Task item:
Tally up the lines below with "карту" in them. Answer with the number only.

Available data:
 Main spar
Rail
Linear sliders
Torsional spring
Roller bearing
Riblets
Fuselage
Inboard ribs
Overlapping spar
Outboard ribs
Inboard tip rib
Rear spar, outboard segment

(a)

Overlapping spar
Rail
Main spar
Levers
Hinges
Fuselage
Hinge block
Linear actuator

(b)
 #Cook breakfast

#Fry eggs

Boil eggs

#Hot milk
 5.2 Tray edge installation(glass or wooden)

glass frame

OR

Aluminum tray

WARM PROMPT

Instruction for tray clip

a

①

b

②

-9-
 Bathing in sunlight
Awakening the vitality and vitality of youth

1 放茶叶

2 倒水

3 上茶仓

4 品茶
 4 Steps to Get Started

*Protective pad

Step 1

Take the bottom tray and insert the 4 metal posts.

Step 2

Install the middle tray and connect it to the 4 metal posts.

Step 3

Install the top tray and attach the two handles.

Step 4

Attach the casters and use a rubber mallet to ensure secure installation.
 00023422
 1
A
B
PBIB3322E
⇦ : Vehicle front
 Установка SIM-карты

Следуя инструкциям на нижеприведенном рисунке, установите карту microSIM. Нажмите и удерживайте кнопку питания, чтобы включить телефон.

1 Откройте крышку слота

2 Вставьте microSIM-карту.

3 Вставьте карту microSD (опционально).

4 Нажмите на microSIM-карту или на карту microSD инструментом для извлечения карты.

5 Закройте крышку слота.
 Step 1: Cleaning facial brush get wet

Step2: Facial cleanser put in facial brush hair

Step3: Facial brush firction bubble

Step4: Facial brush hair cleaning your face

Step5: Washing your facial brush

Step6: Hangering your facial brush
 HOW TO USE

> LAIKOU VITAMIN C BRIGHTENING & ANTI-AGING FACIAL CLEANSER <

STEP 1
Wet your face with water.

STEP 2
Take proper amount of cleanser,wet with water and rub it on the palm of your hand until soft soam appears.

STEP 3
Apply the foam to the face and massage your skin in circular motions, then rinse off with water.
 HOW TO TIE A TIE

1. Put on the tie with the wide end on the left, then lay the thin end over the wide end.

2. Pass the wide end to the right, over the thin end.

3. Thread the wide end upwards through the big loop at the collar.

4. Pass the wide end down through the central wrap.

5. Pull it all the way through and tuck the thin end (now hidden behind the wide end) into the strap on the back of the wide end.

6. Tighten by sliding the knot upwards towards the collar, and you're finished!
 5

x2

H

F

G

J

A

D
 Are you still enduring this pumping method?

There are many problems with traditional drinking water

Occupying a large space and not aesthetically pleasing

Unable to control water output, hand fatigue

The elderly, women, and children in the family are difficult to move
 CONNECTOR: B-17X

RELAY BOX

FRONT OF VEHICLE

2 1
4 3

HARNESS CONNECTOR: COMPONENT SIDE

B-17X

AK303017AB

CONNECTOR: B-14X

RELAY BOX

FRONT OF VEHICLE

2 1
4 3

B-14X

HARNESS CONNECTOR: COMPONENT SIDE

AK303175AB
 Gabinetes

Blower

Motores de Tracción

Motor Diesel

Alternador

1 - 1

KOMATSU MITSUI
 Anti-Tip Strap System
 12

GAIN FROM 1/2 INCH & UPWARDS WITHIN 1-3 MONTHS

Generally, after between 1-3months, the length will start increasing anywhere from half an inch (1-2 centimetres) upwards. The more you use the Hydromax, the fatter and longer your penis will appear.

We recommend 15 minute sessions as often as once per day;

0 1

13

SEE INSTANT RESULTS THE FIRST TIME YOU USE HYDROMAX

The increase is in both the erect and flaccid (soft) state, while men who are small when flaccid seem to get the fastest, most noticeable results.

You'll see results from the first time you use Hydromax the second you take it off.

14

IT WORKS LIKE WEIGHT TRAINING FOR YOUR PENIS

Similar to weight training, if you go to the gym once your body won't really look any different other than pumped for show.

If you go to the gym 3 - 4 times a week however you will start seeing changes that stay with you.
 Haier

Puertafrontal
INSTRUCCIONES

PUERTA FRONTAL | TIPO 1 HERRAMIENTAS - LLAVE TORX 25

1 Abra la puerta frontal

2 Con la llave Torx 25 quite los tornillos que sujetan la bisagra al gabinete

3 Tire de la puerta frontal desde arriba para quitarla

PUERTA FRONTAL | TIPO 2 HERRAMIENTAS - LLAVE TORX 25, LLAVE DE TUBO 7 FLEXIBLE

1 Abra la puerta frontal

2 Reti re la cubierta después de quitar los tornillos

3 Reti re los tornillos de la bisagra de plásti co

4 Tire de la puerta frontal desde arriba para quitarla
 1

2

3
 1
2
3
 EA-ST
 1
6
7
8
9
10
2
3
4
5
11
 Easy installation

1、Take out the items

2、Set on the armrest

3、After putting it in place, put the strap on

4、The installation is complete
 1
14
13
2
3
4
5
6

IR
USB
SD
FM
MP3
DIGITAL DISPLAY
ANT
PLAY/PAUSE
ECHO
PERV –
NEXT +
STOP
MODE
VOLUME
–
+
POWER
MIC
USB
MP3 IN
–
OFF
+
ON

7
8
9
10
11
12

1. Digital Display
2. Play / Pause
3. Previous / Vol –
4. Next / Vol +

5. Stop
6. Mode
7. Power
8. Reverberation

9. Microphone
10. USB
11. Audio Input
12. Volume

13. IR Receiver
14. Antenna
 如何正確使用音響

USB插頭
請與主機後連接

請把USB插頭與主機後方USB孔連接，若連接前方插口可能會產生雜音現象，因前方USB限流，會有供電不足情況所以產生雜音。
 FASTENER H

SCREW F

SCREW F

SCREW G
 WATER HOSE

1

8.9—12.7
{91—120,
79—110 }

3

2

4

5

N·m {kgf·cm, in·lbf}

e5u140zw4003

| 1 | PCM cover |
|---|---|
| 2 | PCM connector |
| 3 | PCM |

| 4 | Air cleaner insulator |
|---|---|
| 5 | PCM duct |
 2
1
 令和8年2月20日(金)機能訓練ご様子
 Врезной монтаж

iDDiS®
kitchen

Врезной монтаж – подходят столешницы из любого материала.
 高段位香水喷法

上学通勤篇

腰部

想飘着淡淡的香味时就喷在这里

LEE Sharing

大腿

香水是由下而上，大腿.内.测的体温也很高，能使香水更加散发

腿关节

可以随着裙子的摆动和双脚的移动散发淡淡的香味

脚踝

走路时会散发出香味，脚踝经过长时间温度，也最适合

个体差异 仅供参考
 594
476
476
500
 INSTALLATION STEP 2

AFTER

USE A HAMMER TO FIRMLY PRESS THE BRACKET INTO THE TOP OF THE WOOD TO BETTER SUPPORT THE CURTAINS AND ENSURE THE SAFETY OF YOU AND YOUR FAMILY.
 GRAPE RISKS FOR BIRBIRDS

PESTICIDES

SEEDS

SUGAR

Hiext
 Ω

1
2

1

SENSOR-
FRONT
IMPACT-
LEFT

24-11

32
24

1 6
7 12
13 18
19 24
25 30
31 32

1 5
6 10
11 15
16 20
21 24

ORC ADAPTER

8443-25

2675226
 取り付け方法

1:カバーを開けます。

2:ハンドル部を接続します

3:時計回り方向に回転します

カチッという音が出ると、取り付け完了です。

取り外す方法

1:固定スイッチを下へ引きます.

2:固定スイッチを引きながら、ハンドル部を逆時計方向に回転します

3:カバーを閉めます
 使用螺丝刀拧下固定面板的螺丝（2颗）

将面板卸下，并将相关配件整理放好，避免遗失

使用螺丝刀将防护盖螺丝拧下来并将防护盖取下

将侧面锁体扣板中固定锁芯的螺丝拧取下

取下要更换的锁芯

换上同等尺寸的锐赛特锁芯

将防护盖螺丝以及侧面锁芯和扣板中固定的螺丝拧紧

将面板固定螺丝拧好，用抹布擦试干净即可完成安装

Answer to the exercise:
4